After law school, Mark joined Chappell, Smith & Arden, where he has recovered millions of dollars for clients in cases involving tractor-trailer collisions, dog bites, motor vehicle collisions, wrongful death lawsuits, consumer law violations, and premises liability claims.
He continues to take on the challenges that others caution him about. Just this year, Mark met a prospective client who had suffered a spinal cord contusion resulting in partial paralysis when he was bitten by a dog while making a delivery.
Mark's law partners told him the case was unwinnable, and the insurance company told him he didn't have a chance—but Mark was up for the challenge.
“I traveled the state deposing neurosurgeons, lined up evidence, and put the defense in a position where they had to settle. I resolved the case for $1 million more than the previous dog bite record in South Carolina.”
Advice for prospective clients
Mark doesn't take on legal challenges blindly. He knows how much time and effort is required to meet a challenge, and he tries to convey this to prospective clients. “Justice doesn't come overnight,” he often tells them. Nevertheless, he encourages prospective clients to trust the process.

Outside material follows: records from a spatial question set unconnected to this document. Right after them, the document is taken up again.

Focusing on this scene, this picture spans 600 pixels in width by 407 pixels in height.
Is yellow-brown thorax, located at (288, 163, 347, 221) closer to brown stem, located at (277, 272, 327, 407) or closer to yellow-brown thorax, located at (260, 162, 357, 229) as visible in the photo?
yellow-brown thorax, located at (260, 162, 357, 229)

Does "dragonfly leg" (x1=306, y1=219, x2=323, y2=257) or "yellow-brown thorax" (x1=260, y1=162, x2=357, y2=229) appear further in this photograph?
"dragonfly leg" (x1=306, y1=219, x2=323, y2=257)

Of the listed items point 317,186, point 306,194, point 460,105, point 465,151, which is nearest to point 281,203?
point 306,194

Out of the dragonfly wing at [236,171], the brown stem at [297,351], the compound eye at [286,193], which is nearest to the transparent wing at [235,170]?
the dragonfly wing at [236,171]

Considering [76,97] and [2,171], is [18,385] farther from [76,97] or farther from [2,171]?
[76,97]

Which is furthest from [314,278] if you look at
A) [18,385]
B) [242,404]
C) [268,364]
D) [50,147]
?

Trust, Mark believes, is a big part of choosing an attorney. Mark recommends that prospective clients trust their gut when meeting with a lawyer they're considering hiring.
“Within the first 5 minutes of meeting an attorney, your gut instinct should be able to guide your decision making. If mutual trust is developed early on, the process will be far more enjoyable for all involved. Trust is the key to any relationship.”

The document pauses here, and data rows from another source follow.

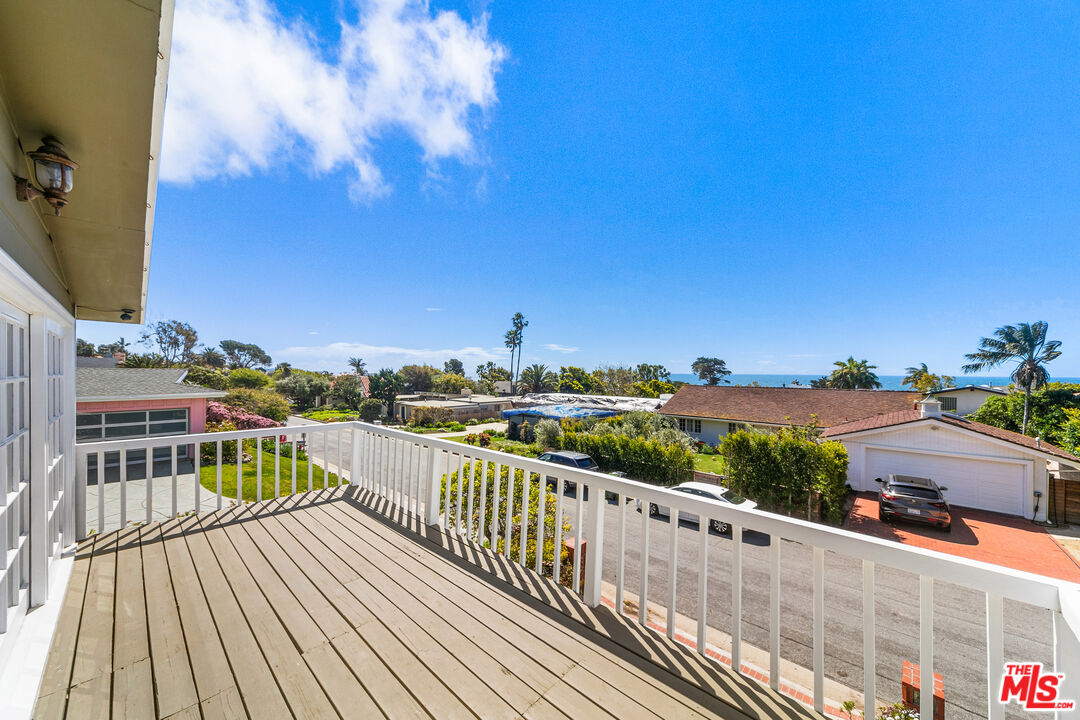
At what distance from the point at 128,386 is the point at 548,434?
13997 mm

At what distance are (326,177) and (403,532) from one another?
45.0 ft

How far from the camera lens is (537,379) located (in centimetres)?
4562

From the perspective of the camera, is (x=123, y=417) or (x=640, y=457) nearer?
(x=123, y=417)

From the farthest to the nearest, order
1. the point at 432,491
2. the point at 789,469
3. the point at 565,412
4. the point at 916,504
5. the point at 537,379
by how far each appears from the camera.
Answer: the point at 537,379 → the point at 565,412 → the point at 789,469 → the point at 916,504 → the point at 432,491

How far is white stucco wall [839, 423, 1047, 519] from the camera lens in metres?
9.94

Once a prospective client has hired an attorney, there are some things they can do to prepare for their initial attorney-client meeting. Mark recommends compiling every document the client has related to their case.
“A story of what happened is great, but evidence to support your claims is even better. It shows that the client cares about their case and that their lawyer should too.”

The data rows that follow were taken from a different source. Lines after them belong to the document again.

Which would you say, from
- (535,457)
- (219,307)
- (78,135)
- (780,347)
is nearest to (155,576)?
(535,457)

In those rare moments when Mark isn't working, he can be found outside with his family.
Mark is the proud father of 2 little girls, and there's nothing he'd rather be doing than teaching them how to fish.
“If I wasn't a lawyer, I'd probably be a part-time fishing guide.”
On behalf of future clients everywhere, we're glad Mark chose to wade into the law instead of the water.
Get to know more about Mark Chappell Jr.
Q. What is your most memorable moment as a practicing attorney?
A. I had an opportunity to try my first case alongside my dad, who has been practicing for 35 years. We hammered the defense so hard after the first 2 days that they were begging us to settle the case on the 3rd day of a 5-day trial.
Q. What's the biggest misconception about personal injury attorneys?
A. That we're all a bunch of TV advertising, money hungry, ambulance chasers. Of all the lawyers across the country, less than 2 percent fall into the aforementioned description. I am none of the above. I chose this for my career because I care about my clients and want justice for them.
Q. What is your role in the attorney-client relationship?
A. My role in the attorney-client relationship is to educate, inform and help my clients reach a reasonable and just decision on their case. It is their case, not mine.
Q. What is your favorite part of the city or town where you work?
A. The University of South Carolina is located in Columbia, and there's always some Gamecock sporting event to attend.
Q. Who is your favorite fictional attorney (from books, television or movies)?
A. Michael Ross from Suits.
Q. If you could have any superpower, what would it be and why?
A. If I could have any superpower, it would be the ability to fly as free as a bird. It would allow me to see the world from a different perspective and cut down on travel time.